In fact, small-scale entrepreneurs such as boda boda riders are seen as a nuisance. 

How many motorbikes are rotting away in police stations because the owners can’t pay fines for petty traffic offences?

I am not supporting the breaking of the law, but where would all these young men and women be without the motorbikes?  

Hawkers are always on the run from kanjos (city council - now county - askaris).

Yet, we do not seem to accept the reality that our economy is not that formalised, with 80 per cent of jobs being in the informal sector.

This is despite our policies and even infrastructure being built on formality. Noted how we leave out overpasses in new roads?  How shall we cross the fenced-off  Nairobi expressway?

Why doesn’t it have enough underpasses? Why did the designers assume we all drive?

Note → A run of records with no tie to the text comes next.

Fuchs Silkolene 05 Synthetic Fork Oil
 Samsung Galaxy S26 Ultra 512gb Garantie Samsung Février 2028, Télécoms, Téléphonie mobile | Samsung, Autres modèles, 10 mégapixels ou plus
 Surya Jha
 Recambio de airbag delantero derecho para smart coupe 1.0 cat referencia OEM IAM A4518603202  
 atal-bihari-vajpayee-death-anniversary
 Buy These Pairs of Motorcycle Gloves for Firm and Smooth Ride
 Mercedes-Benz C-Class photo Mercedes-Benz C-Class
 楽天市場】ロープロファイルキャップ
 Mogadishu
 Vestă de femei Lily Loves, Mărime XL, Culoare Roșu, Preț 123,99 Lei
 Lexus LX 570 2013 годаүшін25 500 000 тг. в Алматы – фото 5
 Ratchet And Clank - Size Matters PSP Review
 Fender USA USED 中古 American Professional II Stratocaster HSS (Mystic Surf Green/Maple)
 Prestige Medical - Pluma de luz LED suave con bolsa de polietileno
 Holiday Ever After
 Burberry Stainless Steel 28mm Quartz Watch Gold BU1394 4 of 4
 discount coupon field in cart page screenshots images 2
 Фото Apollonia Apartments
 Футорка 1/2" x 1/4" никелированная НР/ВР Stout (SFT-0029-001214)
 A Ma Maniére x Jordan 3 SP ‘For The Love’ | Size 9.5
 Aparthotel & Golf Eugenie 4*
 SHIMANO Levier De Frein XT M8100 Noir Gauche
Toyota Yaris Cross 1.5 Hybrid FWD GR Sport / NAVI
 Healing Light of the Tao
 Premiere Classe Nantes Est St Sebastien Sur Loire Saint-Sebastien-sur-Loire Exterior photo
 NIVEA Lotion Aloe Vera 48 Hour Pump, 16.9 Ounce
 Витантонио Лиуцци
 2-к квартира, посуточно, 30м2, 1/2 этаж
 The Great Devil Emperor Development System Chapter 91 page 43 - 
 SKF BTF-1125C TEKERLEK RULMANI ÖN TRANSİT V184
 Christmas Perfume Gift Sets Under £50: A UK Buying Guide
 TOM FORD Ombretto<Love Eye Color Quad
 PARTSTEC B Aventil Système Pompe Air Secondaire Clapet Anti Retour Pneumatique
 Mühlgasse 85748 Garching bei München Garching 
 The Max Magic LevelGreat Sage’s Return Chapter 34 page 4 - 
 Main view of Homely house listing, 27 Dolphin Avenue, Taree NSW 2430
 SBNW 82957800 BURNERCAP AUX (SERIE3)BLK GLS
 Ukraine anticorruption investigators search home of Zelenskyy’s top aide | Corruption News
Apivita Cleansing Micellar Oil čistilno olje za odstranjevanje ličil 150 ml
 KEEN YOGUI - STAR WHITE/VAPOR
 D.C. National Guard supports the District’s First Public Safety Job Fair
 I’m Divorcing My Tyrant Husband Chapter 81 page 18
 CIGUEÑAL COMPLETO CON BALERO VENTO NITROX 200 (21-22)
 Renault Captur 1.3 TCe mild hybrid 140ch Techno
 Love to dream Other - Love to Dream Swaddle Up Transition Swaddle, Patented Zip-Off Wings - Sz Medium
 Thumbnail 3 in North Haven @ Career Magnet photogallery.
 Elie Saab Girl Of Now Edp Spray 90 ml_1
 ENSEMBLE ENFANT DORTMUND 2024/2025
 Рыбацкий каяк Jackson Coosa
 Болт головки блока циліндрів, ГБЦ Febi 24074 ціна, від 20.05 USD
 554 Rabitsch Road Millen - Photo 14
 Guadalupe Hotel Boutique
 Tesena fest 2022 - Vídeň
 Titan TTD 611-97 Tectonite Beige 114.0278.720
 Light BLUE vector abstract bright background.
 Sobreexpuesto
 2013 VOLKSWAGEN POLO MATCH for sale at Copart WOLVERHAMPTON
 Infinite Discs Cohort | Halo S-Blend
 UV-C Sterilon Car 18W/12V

There are no spaces left for entrepreneurs to work from despite the popular term, jua kali. Not only are there no working spaces, but amenities like toilets are few. 

But in the West and even in the East, we find industrial parks that just need you to build your factory and start production.  Our communities never commend us when we start enterprises the same way they celebrate politicians and musicians. 

Oddly, many enterprises want to remain small despite their success. Their owners prefer to retain control over growth.

Remember, many of them were forced into entrepreneurship. I have written consistently about the “missing middle” in Africa - a phenomenon whereby developing economies consist of a large number of microenterprises (mostly informal) and some large firms but very few small and medium-sized enterprises (SMEs).

Our economies are like vases; growth also means getting into the radar of government agencies such as the Kenya Revenue Authority and other regulators.  

Finally, entrepreneurship is taken as part-time by the employed. How often do you hear “I am going to my jua kali.”  

You are not supposed to be in entrepreneurship full-time; it should be a hobby or fallback position that was reinforced by Covid-19. 

Let’s not forget another reality: we value control over growth. Many boards and CEOs are content with the status quo as long their perks and power are intact.

Growth is secondary. Who said public sector firms can’t be entrepreneurial?  

The truth is that we admire the money made by entrepreneurs but not the “dirty work” of setting up enterprises and the risks thereof.

Did Vision 2030, the Big Four agenda, devolution and Covid-19 change that? What about the Competency-Based Curriculum? We can only wait and hope.